Sports were another matter.

“The doctors said she could play golf or singles tennis, and that really wasn’t going to work,” Christie-Lee McNally said.

Instead, Emily followed her mother into the gym and began doing CrossFit training. A combination of strength and endurance conditioning, CrossFit also has competitions. At a CrossFit competition, with little training and less technique, Emily McNally clean-and-jerked 155 pounds (about 70.5 kilos).

Shortly after that event, the McNallys were contacted by USA Weightlifting.

“The next weekend we were in Albany, New York, at a weightlifting event and she qualified for the (2015) youth nationals,” Christie-Lee McNally said.

Now McNally is a powerfully built young woman with shoulders comparable to a competitive swimmer’s.

U.S. NEEDS WOMEN WEIGHTLIFTERS

McNally says that, like many of her peers, she once “wanted to be like the skinny little girl.”

Not anymore.

“Once I saw the bigger athletes in the CrossFit world and saw how their bodies looked, it was reassuring,” McNally said. “Strong actually looks really good.”

Women’s weightlifting has been an Olympic sport since 2000, when Americans Tara Knott (gold) and Cheryl Haworth (bronze) won medals. No U.S. women’s lifter has medaled at the Olympics since then.

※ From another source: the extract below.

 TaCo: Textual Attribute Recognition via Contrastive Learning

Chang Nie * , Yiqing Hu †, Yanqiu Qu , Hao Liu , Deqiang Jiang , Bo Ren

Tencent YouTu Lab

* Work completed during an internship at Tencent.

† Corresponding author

Only three women weightlifters from the U.S. will compete at the 2016 Summer Games in Rio de Janeiro. The American senior women’s record for total weight in McNally’s weight class is 225 kilograms.

McNally is not daunted by the long odds. She believes she can qualify for U.S. teams that would compete at world or Pan-American youth championships in 2017.

“But the thing is, those are little goals, not the big goal,” McNally said. “I’m a very, very competitive person. I just want to win.”